DESDE
LA TIERRA
UN
AMOR DESBORDADO POR LA LIBERTAD
LUPE
CAJIAS
¿Cómo transitarían gentes de toda
ralea en las vísperas del nacimiento de la nueva república en el corazón de la
América del Sur? Los textos históricos tienden a concentrarse en unos nombres y
en unos actos, como la firma del Acta de la Independencia. ¿Los demás, dónde
estaban?
A través de algunas biografías y de
relatos de primera mano, como los que resume el gran Gabriel René Moreno,
sabemos que muchos de los combatientes que batallaron 15 años no fueron
invitados a los solemnes momentos de agosto de 1825.

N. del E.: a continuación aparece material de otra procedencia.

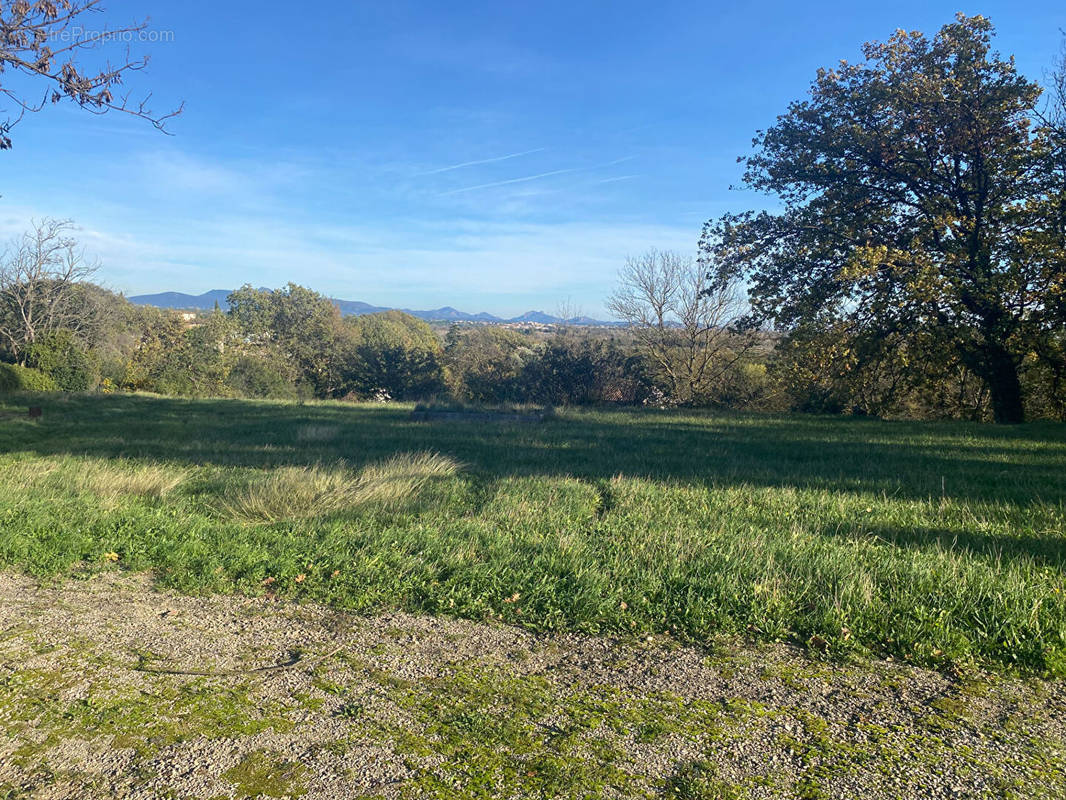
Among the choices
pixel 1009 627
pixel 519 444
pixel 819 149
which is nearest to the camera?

Entre los ausentes estaba Juana
Azurduy de Padilla, la mujer que había sacrificado su hogar y sus hijos por
perseguir la quimera de la libertad. Quizá escuchó o le contaron el tañido de
las campanas de las muchas iglesias que rodeaban la plaza mayor, en el
inolvidable mediodía.
Vicenta Juaristi Eguino, que había
entregado su fortuna y su tranquilidad a las huestes rebeldes soñando en esa
palabra que repetían: “independencia”, prefirió quedarse en La Paz. Había
parido hijos para hombres peninsulares y criollos y estaba agotada de tanta
bulla. Fue de las primeras que se dio cuenta que el cambio de nombre no
significaba la llegada de mejores épocas. “Hice mi parte”, murmuró a sus críos,
“ahora es su turno”.
¿Qué dirían las madres desesperadas
por ver a sus muchachos que habían partido con los ejércitos con la palabra
“patria” entre sus labios? ¿Cuántos no regresaron ni ese año ni nunca más? Ni
siquiera usaron la mortaja, el nicho reservado en el camposanto.

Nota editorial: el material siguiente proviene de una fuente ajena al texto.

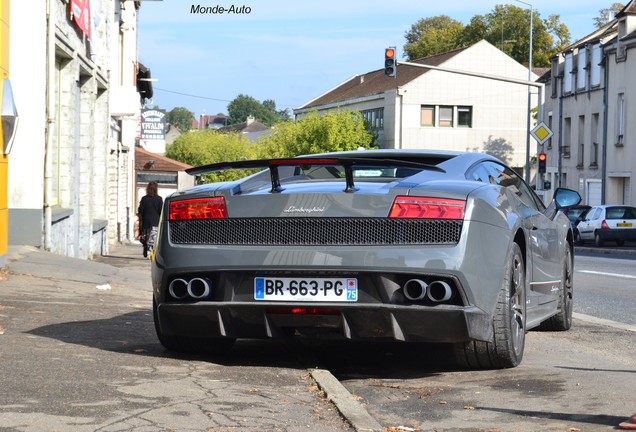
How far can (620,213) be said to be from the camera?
4525 cm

Estaban las viudas que no aceptaban
el último parte de guerra con la lista de los muertos. Estaban las enamoradas,
ansiosas por reconocer el rostro amado entre los que llegaron junto a los
libertadores venezolanos. Estaban las monjas de claustro que habían conocido la
delicia del amor en medio de los desórdenes de esos años; meses después una de
ellas influyó con su pecado el destino de Bolivia lejos de las ambiciones
argentinas.
¡Cuántas mujeres de recovas y
mercados tejieron guirnaldas y bordaron mantillas para recibir a los héroes, en
Potosí, en Charcas, en sus recorridos victoriosos! Ellas eran las heroínas
silenciosas que habían mantenido las ollas llenas a pesar de los campos
desolados, de los animales sacrificados, de los caminos cerrados.
Quizá fue al verlas y al sentir
tanto cariño, que el caraqueño Simón Bolívar se animó a resumir en una frase lo
que era la nación que lleva su nombre: ¡Bolivia es un amor desenfrenado por la
libertad!
Esa república que está próxima a
cumplir doscientos años de independencia de España convertida en un (No) Estado
Pluri delincuencial, voraz para incendiar tierras y perseguir a la mitad de los
pobladores.
Hay bolivianos que aman
desfrenadamente la libertad; que respetan una bandera tricolor, un escudo
nacional, un himno, los símbolos de una pertenencia que buscó la totalidad y no
la división, el enfrentamiento. ¿De qué “patria” pueden hablar?
¿Cómo será la víspera del 2025 del
país que nos heredaron los abuelos? ¿Existirá? ¿Cuántos bosques quedarán?
¿Cuántos pueblos originarios sobrevivirán? ¿Cuántos ríos podrán beberse?
¿Cuántas hectáreas de coca cubrirán el territorio? ¿Cuántas nuevas avionetas
caerán con polvo blanco? ¿Cuántas nuevas estafas a los bancos, cuántos nuevos
robos enmascarados, cuántos escándalos, cuántos jueces premiados, cuántos
fiscales reincidentes, cuántos ministros sorteados? ¿Cuántos muertos en las
prisiones, cuántos perseguidos, cuántos exiliados? ¿Cuántos fantasmas se
asustarán de los vivos?
¿Cuándo se resignó esa Bolivia que
amaba desenfrenadamente la Libertad?